Data-driven Ranking and Selection under Input Uncertainty

TL;DR

This paper develops new simulation-based ranking and selection methods that adaptively handle input uncertainty and batch data, enabling efficient identification of the best design with fewer simulations.

Contribution

It introduces a moving average estimator and sequential elimination procedures with confidence bands that explicitly account for input uncertainty in an online setting.

Findings

The proposed methods effectively identify the best design with fewer batches.

Incorporating input uncertainty improves decision confidence.

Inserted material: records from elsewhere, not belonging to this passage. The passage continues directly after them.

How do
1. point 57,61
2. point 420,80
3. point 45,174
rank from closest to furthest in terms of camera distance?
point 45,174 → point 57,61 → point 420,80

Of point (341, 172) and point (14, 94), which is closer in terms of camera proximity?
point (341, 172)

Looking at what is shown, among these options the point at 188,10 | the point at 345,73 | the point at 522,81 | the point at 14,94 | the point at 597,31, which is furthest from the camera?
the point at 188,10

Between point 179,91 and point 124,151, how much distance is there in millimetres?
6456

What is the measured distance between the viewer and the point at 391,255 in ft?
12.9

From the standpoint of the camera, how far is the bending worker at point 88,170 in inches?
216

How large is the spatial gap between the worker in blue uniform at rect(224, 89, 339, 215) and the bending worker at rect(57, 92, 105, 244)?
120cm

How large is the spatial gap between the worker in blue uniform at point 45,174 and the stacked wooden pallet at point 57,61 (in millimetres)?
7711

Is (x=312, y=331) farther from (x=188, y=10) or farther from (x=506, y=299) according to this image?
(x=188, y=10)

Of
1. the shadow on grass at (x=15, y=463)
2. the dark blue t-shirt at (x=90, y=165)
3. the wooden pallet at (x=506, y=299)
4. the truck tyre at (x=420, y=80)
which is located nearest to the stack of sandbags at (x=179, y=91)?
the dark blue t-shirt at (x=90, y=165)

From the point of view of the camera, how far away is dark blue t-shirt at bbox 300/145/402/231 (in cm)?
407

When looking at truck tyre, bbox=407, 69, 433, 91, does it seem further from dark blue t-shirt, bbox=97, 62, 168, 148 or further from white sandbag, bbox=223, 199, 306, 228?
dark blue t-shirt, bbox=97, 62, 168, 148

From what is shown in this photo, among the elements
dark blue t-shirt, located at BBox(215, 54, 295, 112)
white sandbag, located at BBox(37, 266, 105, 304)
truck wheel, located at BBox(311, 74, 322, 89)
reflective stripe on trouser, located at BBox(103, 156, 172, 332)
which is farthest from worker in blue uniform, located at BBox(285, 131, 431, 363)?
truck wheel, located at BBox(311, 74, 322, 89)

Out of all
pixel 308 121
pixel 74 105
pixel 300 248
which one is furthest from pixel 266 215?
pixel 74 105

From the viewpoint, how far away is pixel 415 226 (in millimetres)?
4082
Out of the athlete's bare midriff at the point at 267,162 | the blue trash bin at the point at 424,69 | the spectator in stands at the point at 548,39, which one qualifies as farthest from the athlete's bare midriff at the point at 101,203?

Optimizing the drop rate enhances simulation efficiency.

Abstract

We consider a simulation-based Ranking and Selection (R&S) problem with input uncertainty, where unknown input distributions can be estimated using input data arriving in batches of varying sizes over time. Each time a batch arrives, additional simulations can be run using updated input distribution estimates. The goal is to confidently identify the best design after collecting as few batches as possible. We first introduce a moving average estimator for aggregating simulation outputs generated under heterogenous input distributions. Then, based on a Sequential Elimination framework, we devise two major R&S procedures by establishing exact and asymptotic confidence bands for the estimator. In deriving the latter confidence bands, we incorporate the result of "Multiple Comparison with Best" and establish an asymptotic normality result which explicitly characterizes the tradeoff between input uncertainty and stochastic uncertainty in an online environment. We also extend our procedures to the indifference zone setting, which helps save simulation effort for practical usage. Numerical results show the effectiveness and necessity of our procedures. Moreover, the efficiency can be further boosted through optimizing the "drop rate" parameter of the estimator.